Sunday, September 8, 2013

7 days to go


Why don't you run a marathon this year?
 I don't know, because it's just a lot from everyone.
 I know but you love this.
I do.
We'll make it work. Come on.
Ok. Twist my arm.


It was pretty much that easy to get me to sign up for Erie this summer, I wasn't going to. I was put up to this, a surely did not resist. Since that decision life has been water through the fingertips, slipping right through my fingertips. It's funny, because I am still deciding whether this was a good idea or not and it's almost over.
At this time next week I will already be on my way back home. It's less than a week away.
                               I am ready.

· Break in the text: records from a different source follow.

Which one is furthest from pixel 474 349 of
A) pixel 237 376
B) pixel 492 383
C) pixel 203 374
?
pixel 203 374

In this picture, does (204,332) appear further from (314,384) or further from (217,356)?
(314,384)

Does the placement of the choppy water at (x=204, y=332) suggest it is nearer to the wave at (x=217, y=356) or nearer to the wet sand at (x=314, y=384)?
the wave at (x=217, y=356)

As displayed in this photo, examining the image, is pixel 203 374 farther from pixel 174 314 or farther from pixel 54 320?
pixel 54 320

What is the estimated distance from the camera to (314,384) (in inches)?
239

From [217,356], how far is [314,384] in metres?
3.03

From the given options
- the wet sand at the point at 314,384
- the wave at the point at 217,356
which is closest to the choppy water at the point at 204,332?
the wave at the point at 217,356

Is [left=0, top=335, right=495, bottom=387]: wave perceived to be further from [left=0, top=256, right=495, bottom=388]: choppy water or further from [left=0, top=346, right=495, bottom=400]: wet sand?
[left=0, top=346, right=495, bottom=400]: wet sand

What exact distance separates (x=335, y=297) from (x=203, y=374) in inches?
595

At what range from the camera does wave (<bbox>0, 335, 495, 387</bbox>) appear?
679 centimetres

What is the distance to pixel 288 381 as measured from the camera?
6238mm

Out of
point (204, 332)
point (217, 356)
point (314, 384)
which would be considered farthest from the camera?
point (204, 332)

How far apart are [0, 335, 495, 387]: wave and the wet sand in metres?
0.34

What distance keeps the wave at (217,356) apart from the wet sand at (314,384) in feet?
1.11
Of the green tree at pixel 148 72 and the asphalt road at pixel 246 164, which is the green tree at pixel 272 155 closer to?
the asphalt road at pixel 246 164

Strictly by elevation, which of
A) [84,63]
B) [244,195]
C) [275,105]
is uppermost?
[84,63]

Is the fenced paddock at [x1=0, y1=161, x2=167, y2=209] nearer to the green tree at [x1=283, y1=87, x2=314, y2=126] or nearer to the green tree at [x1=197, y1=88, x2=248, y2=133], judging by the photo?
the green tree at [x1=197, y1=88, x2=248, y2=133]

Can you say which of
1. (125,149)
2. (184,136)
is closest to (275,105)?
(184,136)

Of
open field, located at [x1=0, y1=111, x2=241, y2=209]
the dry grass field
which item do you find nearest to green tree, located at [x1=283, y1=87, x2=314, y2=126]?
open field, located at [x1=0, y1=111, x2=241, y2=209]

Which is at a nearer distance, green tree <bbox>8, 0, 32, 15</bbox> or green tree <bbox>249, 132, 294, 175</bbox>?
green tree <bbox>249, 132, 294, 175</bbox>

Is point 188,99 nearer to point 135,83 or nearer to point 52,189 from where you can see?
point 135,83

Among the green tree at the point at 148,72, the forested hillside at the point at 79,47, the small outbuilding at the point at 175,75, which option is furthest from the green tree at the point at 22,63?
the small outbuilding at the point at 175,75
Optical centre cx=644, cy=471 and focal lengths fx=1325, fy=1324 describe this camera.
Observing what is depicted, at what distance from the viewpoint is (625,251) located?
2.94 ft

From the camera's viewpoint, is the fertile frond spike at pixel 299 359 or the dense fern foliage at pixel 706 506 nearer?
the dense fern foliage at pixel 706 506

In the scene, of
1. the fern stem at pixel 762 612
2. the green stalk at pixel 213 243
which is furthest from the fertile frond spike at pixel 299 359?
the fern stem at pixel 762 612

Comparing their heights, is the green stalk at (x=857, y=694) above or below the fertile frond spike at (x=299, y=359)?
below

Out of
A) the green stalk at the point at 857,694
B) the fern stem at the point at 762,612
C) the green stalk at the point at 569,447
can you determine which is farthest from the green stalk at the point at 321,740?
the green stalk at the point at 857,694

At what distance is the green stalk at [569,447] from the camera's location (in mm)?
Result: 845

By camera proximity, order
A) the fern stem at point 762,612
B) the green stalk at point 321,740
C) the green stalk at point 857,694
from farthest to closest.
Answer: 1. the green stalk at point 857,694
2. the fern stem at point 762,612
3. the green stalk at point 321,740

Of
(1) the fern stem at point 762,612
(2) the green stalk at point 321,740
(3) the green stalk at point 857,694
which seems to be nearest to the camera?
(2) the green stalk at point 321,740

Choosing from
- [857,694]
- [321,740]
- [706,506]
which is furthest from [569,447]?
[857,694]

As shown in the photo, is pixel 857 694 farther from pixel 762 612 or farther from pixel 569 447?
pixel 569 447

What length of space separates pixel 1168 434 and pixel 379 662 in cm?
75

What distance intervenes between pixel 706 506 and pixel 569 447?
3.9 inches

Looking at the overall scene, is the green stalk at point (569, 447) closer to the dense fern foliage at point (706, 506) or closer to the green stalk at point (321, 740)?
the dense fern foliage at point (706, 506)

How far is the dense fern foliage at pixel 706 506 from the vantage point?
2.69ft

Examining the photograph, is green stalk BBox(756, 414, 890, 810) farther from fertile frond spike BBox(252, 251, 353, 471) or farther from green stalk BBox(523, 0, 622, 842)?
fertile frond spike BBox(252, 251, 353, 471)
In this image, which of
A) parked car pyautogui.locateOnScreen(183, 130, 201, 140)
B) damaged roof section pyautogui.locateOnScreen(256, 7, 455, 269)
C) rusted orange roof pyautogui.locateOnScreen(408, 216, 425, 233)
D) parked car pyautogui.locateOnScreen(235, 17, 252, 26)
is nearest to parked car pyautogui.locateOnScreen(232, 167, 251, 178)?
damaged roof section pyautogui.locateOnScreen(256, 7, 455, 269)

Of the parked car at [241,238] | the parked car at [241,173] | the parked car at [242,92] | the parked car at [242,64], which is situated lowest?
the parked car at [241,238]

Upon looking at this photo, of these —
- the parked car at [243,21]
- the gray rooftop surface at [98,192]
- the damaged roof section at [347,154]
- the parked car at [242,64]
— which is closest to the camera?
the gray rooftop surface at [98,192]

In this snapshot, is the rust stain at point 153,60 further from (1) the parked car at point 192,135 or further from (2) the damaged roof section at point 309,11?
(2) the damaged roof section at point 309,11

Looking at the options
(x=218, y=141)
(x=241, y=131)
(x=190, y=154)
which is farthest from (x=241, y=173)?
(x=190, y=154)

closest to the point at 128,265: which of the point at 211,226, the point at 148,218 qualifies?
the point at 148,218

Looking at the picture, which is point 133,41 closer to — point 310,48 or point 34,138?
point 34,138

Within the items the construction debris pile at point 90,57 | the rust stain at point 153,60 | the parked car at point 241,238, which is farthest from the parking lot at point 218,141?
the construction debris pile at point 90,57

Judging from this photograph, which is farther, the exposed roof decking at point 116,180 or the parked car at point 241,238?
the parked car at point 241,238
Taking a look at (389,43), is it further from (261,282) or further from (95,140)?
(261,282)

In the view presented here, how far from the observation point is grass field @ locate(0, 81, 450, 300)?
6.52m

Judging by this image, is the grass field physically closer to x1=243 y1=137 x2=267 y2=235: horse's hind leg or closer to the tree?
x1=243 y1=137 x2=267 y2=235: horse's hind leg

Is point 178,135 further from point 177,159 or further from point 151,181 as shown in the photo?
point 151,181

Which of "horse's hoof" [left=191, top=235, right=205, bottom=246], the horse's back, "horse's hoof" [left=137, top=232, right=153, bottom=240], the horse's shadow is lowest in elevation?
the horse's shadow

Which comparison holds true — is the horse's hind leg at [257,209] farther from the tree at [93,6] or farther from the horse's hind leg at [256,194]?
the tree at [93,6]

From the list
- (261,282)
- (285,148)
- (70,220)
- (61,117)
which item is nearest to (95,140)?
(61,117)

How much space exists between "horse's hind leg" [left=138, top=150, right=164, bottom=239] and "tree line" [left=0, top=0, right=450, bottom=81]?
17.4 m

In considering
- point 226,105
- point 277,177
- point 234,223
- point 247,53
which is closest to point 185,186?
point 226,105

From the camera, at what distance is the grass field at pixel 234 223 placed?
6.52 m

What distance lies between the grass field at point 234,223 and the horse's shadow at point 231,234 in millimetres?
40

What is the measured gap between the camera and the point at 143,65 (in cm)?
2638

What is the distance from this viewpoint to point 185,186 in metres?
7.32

I often encounter people that say "I don't know how you do it" and this time I agree. I don't know either. My typical day is an early rise of 5, I get my self ready, I wake my kids and feed everyone, I pack 4 lunches, I have 3 dogs to deal with, I get my kids ready, then I drop one child off in one town, and one child in another and go to work. after work we do the same exact thing backwards, pick ups, go home, feed everyone, deal with animals, bath kids, dress for bed, unpack everything, and then THEN I exercise, and bed or just bed depending on the child care situation. Weekends are more fun and laid back when I do my distance training, and I do cleaning and fun stuff with the family, and buy more food units to consume. I don't watch tv because I sit down and fall asleep. I am not complaining that's just life right now. I will keep the pattern too once the race is over and the rest is done.

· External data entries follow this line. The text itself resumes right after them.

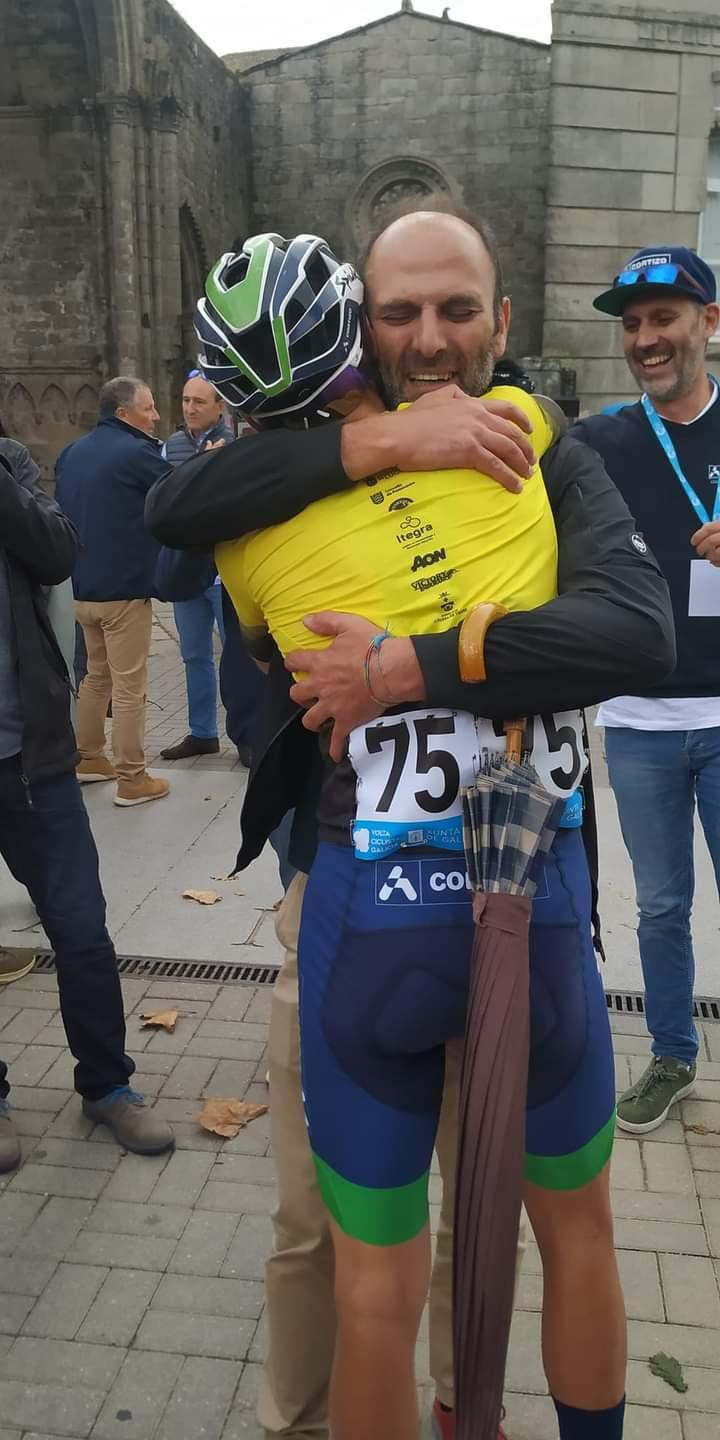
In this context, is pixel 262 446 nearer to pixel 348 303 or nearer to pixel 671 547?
pixel 348 303

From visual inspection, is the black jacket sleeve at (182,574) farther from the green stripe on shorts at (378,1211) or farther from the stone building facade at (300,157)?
the stone building facade at (300,157)

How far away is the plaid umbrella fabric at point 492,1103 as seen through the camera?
1.32 meters

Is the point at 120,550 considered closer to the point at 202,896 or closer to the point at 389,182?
the point at 202,896

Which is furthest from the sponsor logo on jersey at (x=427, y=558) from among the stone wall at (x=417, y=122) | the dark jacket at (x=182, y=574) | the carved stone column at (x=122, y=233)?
the stone wall at (x=417, y=122)

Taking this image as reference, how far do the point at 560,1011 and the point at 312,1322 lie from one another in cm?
88

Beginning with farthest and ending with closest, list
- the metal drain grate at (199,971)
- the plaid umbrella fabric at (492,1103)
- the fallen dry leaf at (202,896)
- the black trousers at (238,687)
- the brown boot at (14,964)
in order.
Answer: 1. the fallen dry leaf at (202,896)
2. the brown boot at (14,964)
3. the metal drain grate at (199,971)
4. the black trousers at (238,687)
5. the plaid umbrella fabric at (492,1103)

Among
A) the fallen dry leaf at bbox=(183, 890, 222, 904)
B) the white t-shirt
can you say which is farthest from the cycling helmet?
the fallen dry leaf at bbox=(183, 890, 222, 904)

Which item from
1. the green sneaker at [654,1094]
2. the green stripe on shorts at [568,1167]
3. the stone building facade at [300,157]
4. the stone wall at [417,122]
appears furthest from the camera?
the stone wall at [417,122]

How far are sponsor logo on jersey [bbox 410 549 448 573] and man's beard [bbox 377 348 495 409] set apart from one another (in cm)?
33

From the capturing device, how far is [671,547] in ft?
9.49

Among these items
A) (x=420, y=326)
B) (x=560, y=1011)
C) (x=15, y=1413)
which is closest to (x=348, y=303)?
(x=420, y=326)

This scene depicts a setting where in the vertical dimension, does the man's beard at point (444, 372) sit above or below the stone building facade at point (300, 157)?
below

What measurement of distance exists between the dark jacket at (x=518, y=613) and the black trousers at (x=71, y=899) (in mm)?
1396

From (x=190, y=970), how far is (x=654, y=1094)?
1764 mm
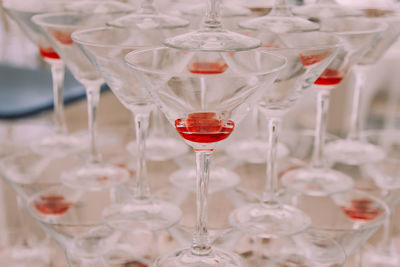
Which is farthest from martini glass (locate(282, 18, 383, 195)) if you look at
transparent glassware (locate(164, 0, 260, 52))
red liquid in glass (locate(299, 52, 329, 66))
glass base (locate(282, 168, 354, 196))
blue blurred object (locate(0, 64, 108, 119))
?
blue blurred object (locate(0, 64, 108, 119))

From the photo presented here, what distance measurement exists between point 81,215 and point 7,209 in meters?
0.12

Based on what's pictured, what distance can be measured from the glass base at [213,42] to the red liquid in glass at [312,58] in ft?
0.26

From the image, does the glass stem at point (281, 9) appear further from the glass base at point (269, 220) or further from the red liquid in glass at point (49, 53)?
the red liquid in glass at point (49, 53)

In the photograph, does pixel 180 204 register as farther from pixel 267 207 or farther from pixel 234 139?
pixel 234 139

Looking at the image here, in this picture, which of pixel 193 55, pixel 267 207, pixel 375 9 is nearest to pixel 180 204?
pixel 267 207

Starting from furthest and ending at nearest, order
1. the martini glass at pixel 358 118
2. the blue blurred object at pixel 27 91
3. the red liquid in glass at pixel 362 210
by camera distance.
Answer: the blue blurred object at pixel 27 91, the martini glass at pixel 358 118, the red liquid in glass at pixel 362 210

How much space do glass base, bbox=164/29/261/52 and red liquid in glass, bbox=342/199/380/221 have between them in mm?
276

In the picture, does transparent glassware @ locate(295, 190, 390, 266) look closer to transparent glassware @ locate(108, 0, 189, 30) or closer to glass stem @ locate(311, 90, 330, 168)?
glass stem @ locate(311, 90, 330, 168)

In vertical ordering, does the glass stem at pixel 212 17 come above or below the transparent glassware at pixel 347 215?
above

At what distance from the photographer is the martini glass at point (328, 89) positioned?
71 centimetres

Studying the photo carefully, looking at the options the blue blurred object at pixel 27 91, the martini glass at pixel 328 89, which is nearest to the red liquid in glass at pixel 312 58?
the martini glass at pixel 328 89

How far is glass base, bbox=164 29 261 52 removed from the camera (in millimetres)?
500

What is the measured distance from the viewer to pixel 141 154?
671mm

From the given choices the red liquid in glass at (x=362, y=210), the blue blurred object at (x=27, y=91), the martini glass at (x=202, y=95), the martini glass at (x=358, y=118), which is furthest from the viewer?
the blue blurred object at (x=27, y=91)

  But I do think this may be the last long distance race I do for a while. Kids just keep growing, it's their time to be kids. I will have 2 soccer players this year. I plan to run the shit out of this race, I am not going to be singing any should of could of would of's. This will be the one I lay it all out there.  I have felt tired and "over it" for a few weeks now, the one thing that keeps me going is that those kids are going to be there this year for the first time, and some day maybe, just maybe they will think their old mom was cool.